**課題内容**
素根輝の高校時代の稽古を伝える次の文章を、一字一句変えずに全文書き写してください。

**本文抜粋**
━━━━━━━━━━━━━━━━━━━━

穏やかな性格の素根輝が、高校時代に一度だけ激怒する出来事があった。19年1月。18年世界女王の朝比奈沙羅に代表争いでリードを許し、翌2月にGSパリ大会を控えていた。「ここで負けたら勝てない」。“練習の鬼”は、稽古にも力が入った。そんな時、同じ久留米市の田主丸(たぬしまる)中出身で1学年下のディビリア・ギルバートが乱取り中に一瞬力を抜いた。素根が投げた瞬間、手応えを感じなかった。

「自分から飛ぶな!! もう帰っていいから。練習やるな」

怒声が柔道場に響いた。南筑高で素根は稽古相手に苦労し、男子学生で177センチ、110キロのディビリアは唯一の稽古相手だった。180センチ以上が多い最重量級の世界の頂点に立つため、常に真剣勝負を求めていた。ディビリアは鬼気迫る表情の先輩からの一喝に思わず涙をこぼした。

━━━━━━━━━━━━━━━━━━━━

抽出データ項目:
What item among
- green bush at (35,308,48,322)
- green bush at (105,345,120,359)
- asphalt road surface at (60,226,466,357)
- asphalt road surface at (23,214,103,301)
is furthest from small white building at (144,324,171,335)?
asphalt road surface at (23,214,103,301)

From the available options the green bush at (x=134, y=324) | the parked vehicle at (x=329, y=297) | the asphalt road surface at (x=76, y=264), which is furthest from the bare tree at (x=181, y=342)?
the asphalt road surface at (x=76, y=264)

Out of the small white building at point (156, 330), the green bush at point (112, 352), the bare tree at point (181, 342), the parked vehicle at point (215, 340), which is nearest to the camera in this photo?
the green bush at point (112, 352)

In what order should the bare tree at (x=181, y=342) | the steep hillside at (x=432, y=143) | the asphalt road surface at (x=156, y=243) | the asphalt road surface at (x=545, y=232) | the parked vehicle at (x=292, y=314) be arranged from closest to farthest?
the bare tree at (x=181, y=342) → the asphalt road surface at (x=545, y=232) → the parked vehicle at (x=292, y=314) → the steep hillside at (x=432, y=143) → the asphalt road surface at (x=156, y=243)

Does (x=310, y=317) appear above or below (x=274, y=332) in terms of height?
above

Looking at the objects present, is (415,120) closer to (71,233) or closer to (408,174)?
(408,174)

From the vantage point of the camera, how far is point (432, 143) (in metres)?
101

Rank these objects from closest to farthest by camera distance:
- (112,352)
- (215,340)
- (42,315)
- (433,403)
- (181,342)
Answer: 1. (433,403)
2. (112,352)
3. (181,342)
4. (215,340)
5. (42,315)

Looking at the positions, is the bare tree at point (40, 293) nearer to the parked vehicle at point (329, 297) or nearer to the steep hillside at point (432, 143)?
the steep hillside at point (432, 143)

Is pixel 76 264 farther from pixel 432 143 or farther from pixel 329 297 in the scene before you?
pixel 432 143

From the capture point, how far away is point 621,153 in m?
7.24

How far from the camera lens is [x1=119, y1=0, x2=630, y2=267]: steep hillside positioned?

━━━━━━━━━━━━━━━━━━━━

**回答文**
穏やかな性格の素根輝が、高校時代に一度だけ激怒する出来事があった。19年1月。18年世界女王の朝比奈沙羅に代表争いでリードを許し、翌2月にGSパリ大会を控えていた。「ここで負けたら勝てない」。“練習の鬼”は、稽古にも力が入った。そんな時、同じ久留米市の田主丸(たぬしまる)中出身で1学年下のディビリア・ギルバートが乱取り中に一瞬力を抜いた。素根が投げた瞬間、手応えを感じなかった。

「自分から飛ぶな!! もう帰っていいから。練習やるな」

怒声が柔道場に響いた。南筑高で素根は稽古相手に苦労し、男子学生で177センチ、110キロのディビリアは唯一の稽古相手だった。180センチ以上が多い最重量級の世界の頂点に立つため、常に真剣勝負を求めていた。ディビリアは鬼気迫る表情の先輩からの一喝に思わず涙をこぼした。